4- I think a $25 bid is a good possibility and it will happen soon.
5- OK let the flames begin with personal attacks on me rather than any substance.
If there is a product recall because of a FDA directive after their review of the adverse event data, then this thing will be trading sub- $5.
Meanwhile, the pumpers here ignore this along with the negative financial impact to be caused by the DMED IRMA acquisition. I guess they get PAID to ignore it! LOL
Isn't is supposed to *close* below support before you start sounding unnecessary alarmist noise? Technically speaking, I don't think intraday levels are all that significant. Of course, I'm frequently ill informed.
Yes, it is interesting. Is one a week a reasonable number for each trained surgeon?
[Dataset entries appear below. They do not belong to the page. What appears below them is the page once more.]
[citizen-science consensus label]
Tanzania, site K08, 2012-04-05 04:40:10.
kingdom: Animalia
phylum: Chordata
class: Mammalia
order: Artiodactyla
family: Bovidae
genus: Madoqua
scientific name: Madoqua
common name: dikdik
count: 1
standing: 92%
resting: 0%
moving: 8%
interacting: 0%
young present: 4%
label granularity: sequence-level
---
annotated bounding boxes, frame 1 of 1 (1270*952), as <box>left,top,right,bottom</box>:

I have no idea.
A nice piece of analysis would be to list all the hospitals that did LVAD implants with the number of units each hospital implanted for the last two years.
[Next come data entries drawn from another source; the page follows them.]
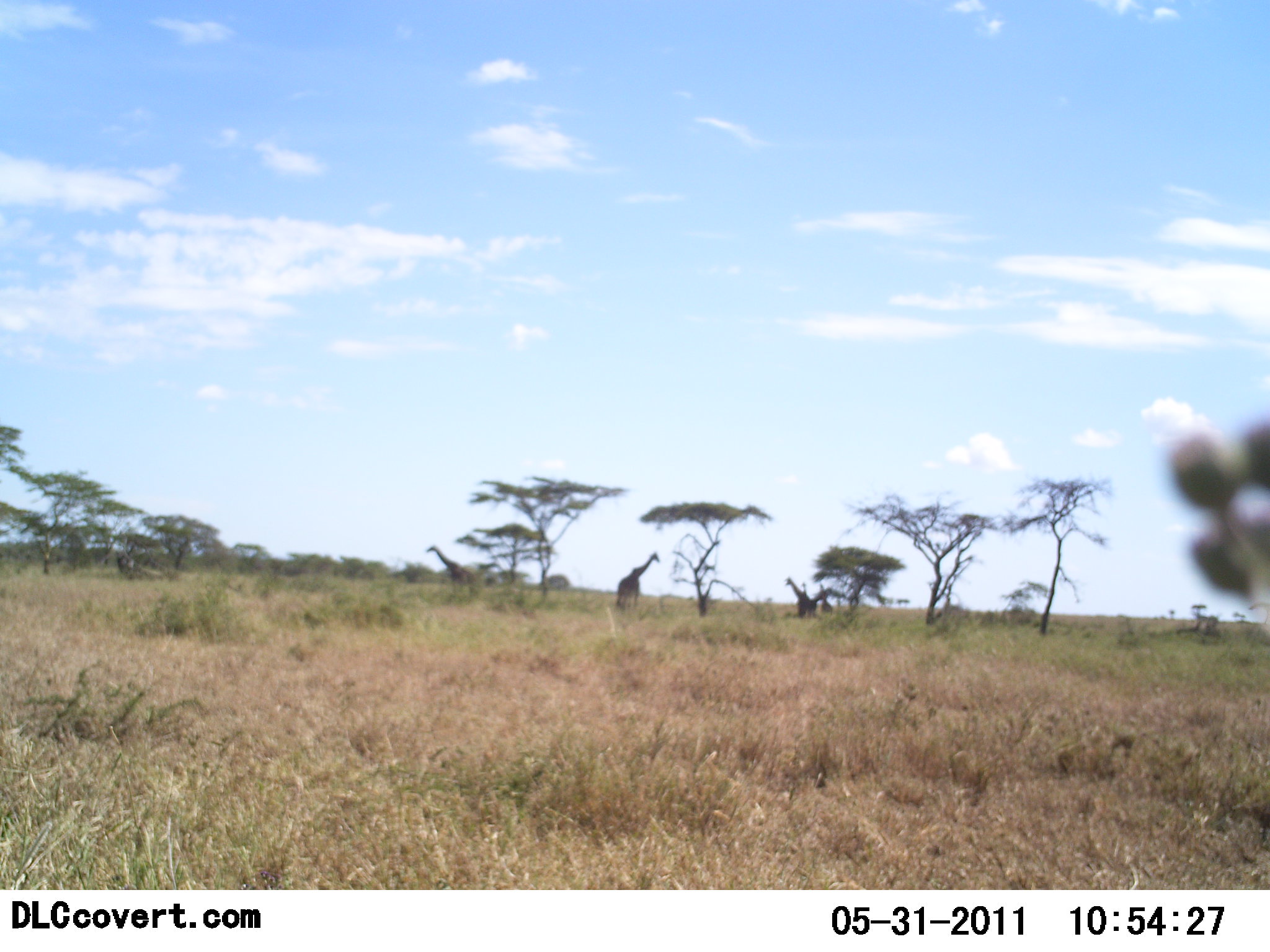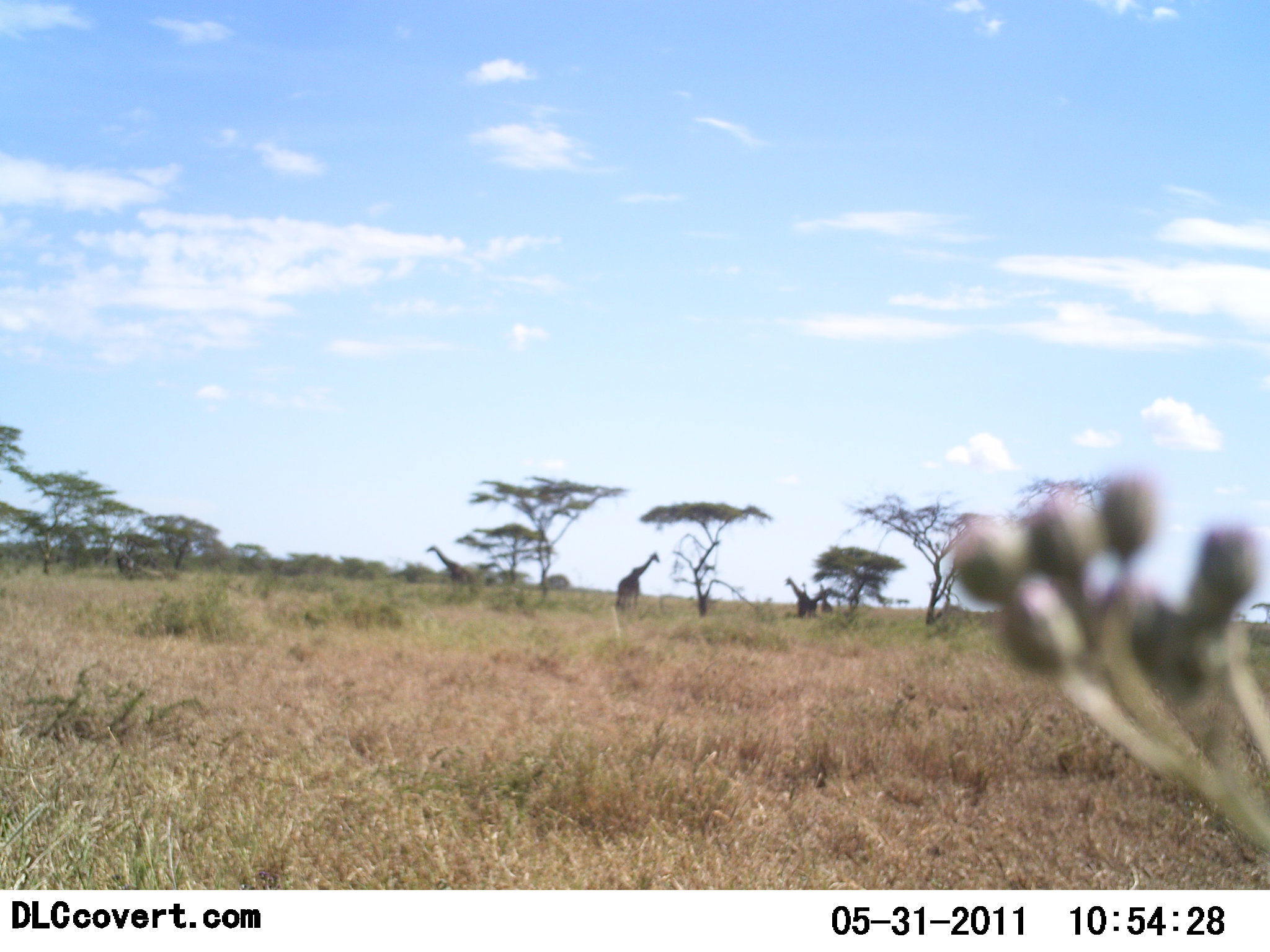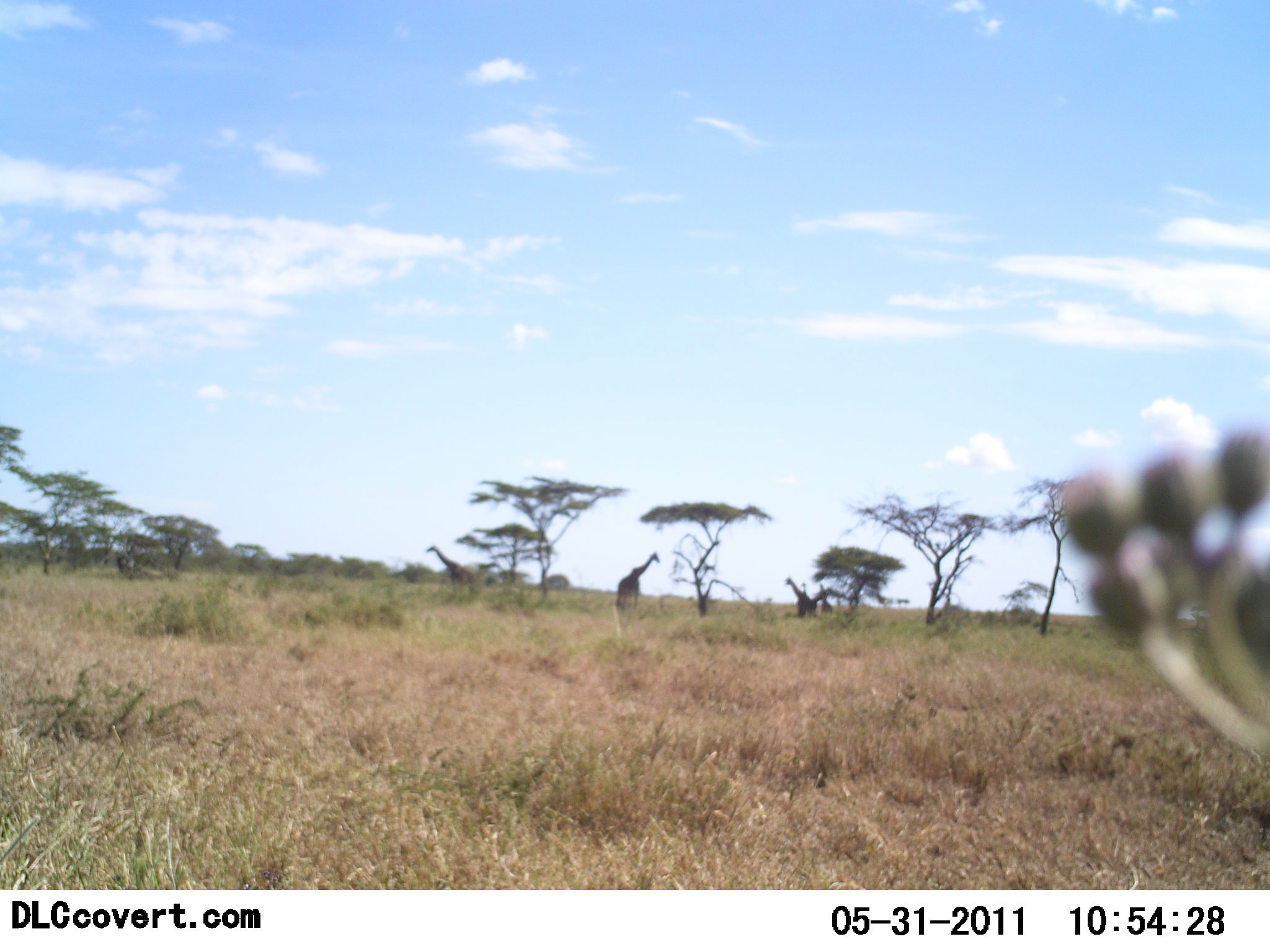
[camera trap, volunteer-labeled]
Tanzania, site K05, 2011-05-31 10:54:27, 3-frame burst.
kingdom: Animalia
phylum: Chordata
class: Mammalia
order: Artiodactyla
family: Giraffidae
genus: Giraffa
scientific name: Giraffa camelopardalis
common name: giraffe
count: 3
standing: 92%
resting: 0%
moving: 8%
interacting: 0%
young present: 0%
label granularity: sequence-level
Now that reimbursement is higher, we could make growth rate assumptions for each hospital (I would not add any new hospitals for next year because the reimbursement start date is up in the air and because of product training) and hopefully come up with a reasonable number of LVAD's for next year.
You don't find this interesting (from your post)....Hopkins last year implanted 32 ventricular assist devices, up from 15 in 2001, and lost about $20,000 per case. The volume of implantation should continue to increase, but Hundt said the CMS decision will only cut Hopkins' losses slightly. Future implantations will likely cost the hospital between $10,000 and $20,000, he said.....
They implanted over 100% more devices despite losing $20,000 per device. Now they say this loss will be cut and half and there is now a new, larger group of patients covered. How many will they do now? 60, 70 , 90?
Only a fool would call another person's opinion foolish.
Your revenue numbers seem quite reasonable for next year:
$84 million LVADs
$57.5 million TCI
$7.5 million Vectra
So, approximately $149 million revenue for next year which actually is low since they are on a revenue run rate of $144 million for this year. What revenue categories are we missing? I do not have the annual report handy.